Honest to God, when will this ad campaign end? How much longer are we expected to encounter --with absolutely no advance warning--the abject spectacle of bear dingleberries on television?  Which is more horrifying: bear dingleberries themselves or their use to motivate such anthropomorphisized treacle in an ad campaign?  If we're going to turn this nation into a socialist hellscape, shouldn't we begin by first rounding up the captains of consciousness that would have me smile sweetly to myself over the plight of a cute little bear with toilet paper stuck to his ass?  Wouldn't we all benefit from the nationalization of the toilet paper industry?  Wouldn't you rather pick up a month's supply at the post-office or some other governmental dispensary rather than be confronted with the nightmare of contemplating this disgusting collision of bear fur and bear shit?  How is it that we created a world where it is still generally taboo to say "shit" on television, and yet we have no problem with televised animation that pretends to displace this scatology only to render it all the more real through the cloying excess of the displacement?

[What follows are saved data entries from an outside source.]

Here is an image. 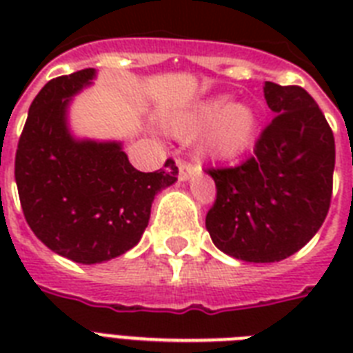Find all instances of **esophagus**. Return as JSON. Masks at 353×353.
Segmentation results:
<instances>
[{"mask_svg":"<svg viewBox=\"0 0 353 353\" xmlns=\"http://www.w3.org/2000/svg\"><path fill=\"white\" fill-rule=\"evenodd\" d=\"M177 166H179V179H181V181L190 179V177L199 170L198 165H192V163H188V161H177Z\"/></svg>","mask_w":353,"mask_h":353,"instance_id":"esophagus-1","label":"esophagus"}]
</instances>
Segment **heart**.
Returning <instances> with one entry per match:
<instances>
[{
  "mask_svg": "<svg viewBox=\"0 0 353 353\" xmlns=\"http://www.w3.org/2000/svg\"><path fill=\"white\" fill-rule=\"evenodd\" d=\"M170 130L176 137L190 139L203 132L201 154L210 159H231L249 146L256 130V113L249 104L234 102L225 95L212 97L177 113Z\"/></svg>",
  "mask_w": 353,
  "mask_h": 353,
  "instance_id": "heart-1",
  "label": "heart"
}]
</instances>
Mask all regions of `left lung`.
<instances>
[{
	"instance_id": "1",
	"label": "left lung",
	"mask_w": 353,
	"mask_h": 353,
	"mask_svg": "<svg viewBox=\"0 0 353 353\" xmlns=\"http://www.w3.org/2000/svg\"><path fill=\"white\" fill-rule=\"evenodd\" d=\"M273 121L254 155L231 168H207L216 201L207 231L229 256L280 262L306 245L328 214L334 188L335 139L328 121L301 85L265 82Z\"/></svg>"
}]
</instances>
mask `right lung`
Here are the masks:
<instances>
[{
    "mask_svg": "<svg viewBox=\"0 0 353 353\" xmlns=\"http://www.w3.org/2000/svg\"><path fill=\"white\" fill-rule=\"evenodd\" d=\"M95 69L49 80L29 108L14 177L23 216L38 240L77 263H101L135 247L148 227L155 194L177 181L166 159L155 172L135 170L121 143L77 141L69 133L71 97Z\"/></svg>",
    "mask_w": 353,
    "mask_h": 353,
    "instance_id": "1",
    "label": "right lung"
}]
</instances>
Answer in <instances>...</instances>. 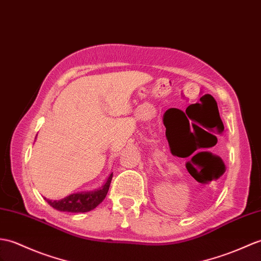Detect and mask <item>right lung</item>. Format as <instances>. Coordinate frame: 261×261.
<instances>
[{"mask_svg":"<svg viewBox=\"0 0 261 261\" xmlns=\"http://www.w3.org/2000/svg\"><path fill=\"white\" fill-rule=\"evenodd\" d=\"M113 173L109 175L106 184L99 189L93 191H82L72 193V195L65 197L61 200H50L45 199V201L51 205L52 208L59 211H66V213H88L93 210L96 205H99L105 200L107 193L110 188Z\"/></svg>","mask_w":261,"mask_h":261,"instance_id":"1","label":"right lung"}]
</instances>
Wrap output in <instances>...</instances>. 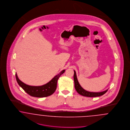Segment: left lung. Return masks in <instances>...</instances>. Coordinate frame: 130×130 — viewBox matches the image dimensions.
I'll use <instances>...</instances> for the list:
<instances>
[{
    "label": "left lung",
    "instance_id": "8db88e82",
    "mask_svg": "<svg viewBox=\"0 0 130 130\" xmlns=\"http://www.w3.org/2000/svg\"><path fill=\"white\" fill-rule=\"evenodd\" d=\"M74 87L77 91V92L80 94L81 95L87 96V97H96V96H99L101 95H103L105 94L108 91V90H106L104 91L101 92H88L84 90L82 87L79 84L77 77L76 72L74 71Z\"/></svg>",
    "mask_w": 130,
    "mask_h": 130
}]
</instances>
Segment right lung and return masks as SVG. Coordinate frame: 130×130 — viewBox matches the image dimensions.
Wrapping results in <instances>:
<instances>
[{"label": "right lung", "instance_id": "1", "mask_svg": "<svg viewBox=\"0 0 130 130\" xmlns=\"http://www.w3.org/2000/svg\"><path fill=\"white\" fill-rule=\"evenodd\" d=\"M65 70H62L59 74L56 75L48 83L39 86H30L24 83L19 80L17 73H15V77L19 85L25 91V92L31 96L44 98L52 95L56 91L57 80L59 77L65 72Z\"/></svg>", "mask_w": 130, "mask_h": 130}]
</instances>
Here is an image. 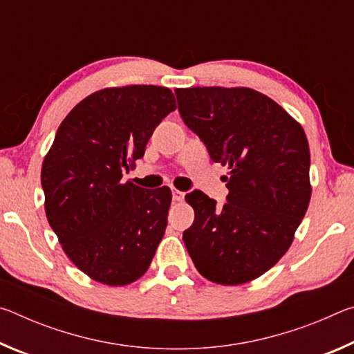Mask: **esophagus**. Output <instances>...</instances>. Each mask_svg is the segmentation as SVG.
<instances>
[{
  "label": "esophagus",
  "mask_w": 354,
  "mask_h": 354,
  "mask_svg": "<svg viewBox=\"0 0 354 354\" xmlns=\"http://www.w3.org/2000/svg\"><path fill=\"white\" fill-rule=\"evenodd\" d=\"M171 198L173 201H183L184 200V194L178 189H171Z\"/></svg>",
  "instance_id": "1"
}]
</instances>
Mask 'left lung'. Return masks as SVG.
I'll return each instance as SVG.
<instances>
[{
    "label": "left lung",
    "mask_w": 354,
    "mask_h": 354,
    "mask_svg": "<svg viewBox=\"0 0 354 354\" xmlns=\"http://www.w3.org/2000/svg\"><path fill=\"white\" fill-rule=\"evenodd\" d=\"M178 111L214 162L226 203L201 190L185 195L195 220L183 241L209 281L237 286L259 278L289 250L310 200V154L301 124L253 88H176Z\"/></svg>",
    "instance_id": "left-lung-1"
}]
</instances>
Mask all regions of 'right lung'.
<instances>
[{"label":"right lung","mask_w":354,"mask_h":354,"mask_svg":"<svg viewBox=\"0 0 354 354\" xmlns=\"http://www.w3.org/2000/svg\"><path fill=\"white\" fill-rule=\"evenodd\" d=\"M175 109L167 87L95 92L64 118L44 160L48 223L70 261L98 283H134L162 241L170 189L122 183V171L143 158L153 131Z\"/></svg>","instance_id":"obj_1"}]
</instances>
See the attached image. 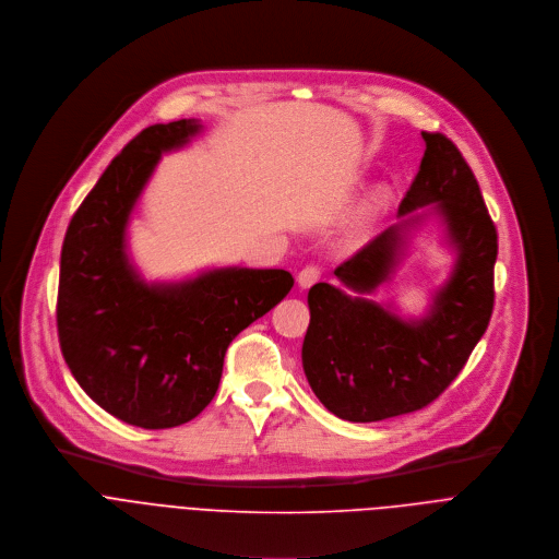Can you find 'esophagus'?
I'll use <instances>...</instances> for the list:
<instances>
[{
	"label": "esophagus",
	"mask_w": 559,
	"mask_h": 559,
	"mask_svg": "<svg viewBox=\"0 0 559 559\" xmlns=\"http://www.w3.org/2000/svg\"><path fill=\"white\" fill-rule=\"evenodd\" d=\"M319 269H314V266H306V269H301L299 271V275H297V284H299V288H310L317 280H319Z\"/></svg>",
	"instance_id": "esophagus-1"
}]
</instances>
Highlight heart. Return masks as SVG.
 <instances>
[{
  "instance_id": "heart-1",
  "label": "heart",
  "mask_w": 559,
  "mask_h": 559,
  "mask_svg": "<svg viewBox=\"0 0 559 559\" xmlns=\"http://www.w3.org/2000/svg\"><path fill=\"white\" fill-rule=\"evenodd\" d=\"M392 202V191L385 185L374 187L353 211L348 225H346V236H344V245L346 247H357L359 242H364L374 229L379 222L383 219V215L388 213Z\"/></svg>"
}]
</instances>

On the mayonnaise front, meanwhile, Miracle Whip bought time in every commercial block of The Colbert Report last night to "fight back" against Colbert ripping on their campaign to make Miracle Whip "cool" to twenty-somethings who have lost a taste for this long-standing symptom of Protestant repression.  "We are Miracle Whip, and we will not tone it down," says their douche-dude annoucer as this hipster girl thrusts the product into our as always "behind-the-curve" faces.

The (faux) irony spiral here is truly vertiginous.  Boring old product pretends it is being suppressed by some Footloose-like alliance of abstracted adult authority so that it might reposition itself in a mass Jedi mind-trick as the crucial ingrediant for spicing up a grafitti flashmob or boho gallery opening--met with inevitable ridicule by television's foremost practitioner of ironic reversal--resulting in a type of "integrated" advertising (Colbert acknowledged the ad buy in his opening bit last night) that pretends to be "disintegrated" by directly addressing Colbert himself in the hopes that his "nation" will find it cool that Miracle Whip has a kid on staff who "gets the joke" and can turn this potential setback into a positive--unable to grasp, apparently, that the demo they seek, the demo watching Colbert, will never put itself in a position to side with Miracle Whip over Colbert as a hip commodity, that the very effort to make itself hip by feigning allegiance to Colbert's sensibility through ironic combat can only result in ever-escalating ridicule.